--- Task statement ---
Copy out everything from the line that contains "How far from the viewer does (79,170) stand?" down to the line that contains "3.40 metres", with no changes to any of the lines.

--- Supplied records ---

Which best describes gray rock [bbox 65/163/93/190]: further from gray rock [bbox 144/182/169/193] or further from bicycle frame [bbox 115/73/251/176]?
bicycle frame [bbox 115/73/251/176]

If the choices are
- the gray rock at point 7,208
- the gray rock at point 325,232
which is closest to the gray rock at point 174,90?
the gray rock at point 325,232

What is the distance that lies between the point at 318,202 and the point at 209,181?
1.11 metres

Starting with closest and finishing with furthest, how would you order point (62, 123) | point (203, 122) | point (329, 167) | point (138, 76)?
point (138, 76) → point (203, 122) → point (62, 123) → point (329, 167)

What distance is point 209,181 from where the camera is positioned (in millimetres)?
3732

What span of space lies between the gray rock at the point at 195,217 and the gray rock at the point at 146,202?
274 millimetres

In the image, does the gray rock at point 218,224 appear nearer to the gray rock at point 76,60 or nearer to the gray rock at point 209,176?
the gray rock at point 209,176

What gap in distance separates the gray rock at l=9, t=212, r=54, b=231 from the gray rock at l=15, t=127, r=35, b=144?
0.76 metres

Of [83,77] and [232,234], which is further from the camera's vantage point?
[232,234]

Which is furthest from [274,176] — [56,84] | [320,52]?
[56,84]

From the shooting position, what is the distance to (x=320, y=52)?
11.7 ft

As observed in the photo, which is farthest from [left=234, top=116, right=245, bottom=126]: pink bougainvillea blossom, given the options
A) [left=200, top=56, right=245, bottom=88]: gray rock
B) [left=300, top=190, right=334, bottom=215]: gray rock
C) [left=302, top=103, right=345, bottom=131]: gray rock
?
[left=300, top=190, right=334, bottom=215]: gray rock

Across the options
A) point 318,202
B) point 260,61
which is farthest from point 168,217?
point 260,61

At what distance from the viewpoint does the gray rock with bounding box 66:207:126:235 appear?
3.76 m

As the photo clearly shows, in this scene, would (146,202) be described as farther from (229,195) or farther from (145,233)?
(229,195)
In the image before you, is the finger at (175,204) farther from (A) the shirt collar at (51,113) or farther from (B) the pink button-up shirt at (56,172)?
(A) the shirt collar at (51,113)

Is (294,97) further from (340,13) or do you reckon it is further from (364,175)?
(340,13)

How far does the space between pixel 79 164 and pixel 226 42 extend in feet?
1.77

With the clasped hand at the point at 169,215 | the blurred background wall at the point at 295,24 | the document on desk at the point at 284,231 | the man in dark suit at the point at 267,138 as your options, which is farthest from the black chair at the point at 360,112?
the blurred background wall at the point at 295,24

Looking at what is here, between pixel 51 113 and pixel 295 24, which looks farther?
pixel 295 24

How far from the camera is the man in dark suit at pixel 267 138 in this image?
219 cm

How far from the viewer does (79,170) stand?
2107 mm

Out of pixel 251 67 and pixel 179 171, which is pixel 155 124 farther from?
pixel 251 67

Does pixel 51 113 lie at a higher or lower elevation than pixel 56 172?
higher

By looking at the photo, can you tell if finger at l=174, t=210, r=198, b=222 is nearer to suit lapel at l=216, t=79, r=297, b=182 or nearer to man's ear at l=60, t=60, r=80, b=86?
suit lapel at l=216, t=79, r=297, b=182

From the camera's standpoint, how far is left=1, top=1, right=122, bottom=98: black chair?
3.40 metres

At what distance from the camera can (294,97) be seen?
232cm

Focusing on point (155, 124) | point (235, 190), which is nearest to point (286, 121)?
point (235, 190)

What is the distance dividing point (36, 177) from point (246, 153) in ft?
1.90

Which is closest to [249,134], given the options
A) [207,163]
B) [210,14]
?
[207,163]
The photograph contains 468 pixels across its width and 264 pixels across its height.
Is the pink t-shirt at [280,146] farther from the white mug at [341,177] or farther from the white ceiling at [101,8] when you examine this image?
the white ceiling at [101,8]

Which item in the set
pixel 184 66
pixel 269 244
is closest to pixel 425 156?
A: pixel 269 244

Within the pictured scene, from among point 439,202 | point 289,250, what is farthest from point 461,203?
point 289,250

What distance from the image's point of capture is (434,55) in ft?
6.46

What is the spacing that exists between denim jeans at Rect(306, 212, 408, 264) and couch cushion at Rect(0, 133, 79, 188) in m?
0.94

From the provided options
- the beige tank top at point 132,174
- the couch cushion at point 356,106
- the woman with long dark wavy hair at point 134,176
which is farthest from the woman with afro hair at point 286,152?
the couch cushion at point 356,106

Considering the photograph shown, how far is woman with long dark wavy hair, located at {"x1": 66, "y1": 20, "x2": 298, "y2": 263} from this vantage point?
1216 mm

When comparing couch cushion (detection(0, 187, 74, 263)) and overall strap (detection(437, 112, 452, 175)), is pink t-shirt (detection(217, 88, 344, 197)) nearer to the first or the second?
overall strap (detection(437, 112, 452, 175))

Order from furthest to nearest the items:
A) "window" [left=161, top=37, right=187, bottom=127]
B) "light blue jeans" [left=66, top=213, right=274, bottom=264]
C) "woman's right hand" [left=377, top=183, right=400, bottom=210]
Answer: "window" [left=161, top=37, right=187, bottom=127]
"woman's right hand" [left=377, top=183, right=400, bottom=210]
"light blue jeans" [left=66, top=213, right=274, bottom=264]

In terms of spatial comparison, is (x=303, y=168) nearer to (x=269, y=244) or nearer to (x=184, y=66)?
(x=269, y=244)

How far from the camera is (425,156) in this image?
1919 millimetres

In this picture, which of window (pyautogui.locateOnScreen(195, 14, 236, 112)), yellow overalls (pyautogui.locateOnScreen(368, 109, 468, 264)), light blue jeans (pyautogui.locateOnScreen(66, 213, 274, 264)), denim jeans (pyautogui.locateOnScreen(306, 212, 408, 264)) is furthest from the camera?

--- Answer to the exercise ---
How far from the viewer does (79,170) stand?
2107 mm

Out of pixel 251 67 and pixel 179 171, which is pixel 155 124 farther from?
pixel 251 67

Does pixel 51 113 lie at a higher or lower elevation than pixel 56 172?
higher

By looking at the photo, can you tell if finger at l=174, t=210, r=198, b=222 is nearer to suit lapel at l=216, t=79, r=297, b=182 or nearer to man's ear at l=60, t=60, r=80, b=86?
suit lapel at l=216, t=79, r=297, b=182

From the camera's standpoint, how far is left=1, top=1, right=122, bottom=98: black chair?
3.40 metres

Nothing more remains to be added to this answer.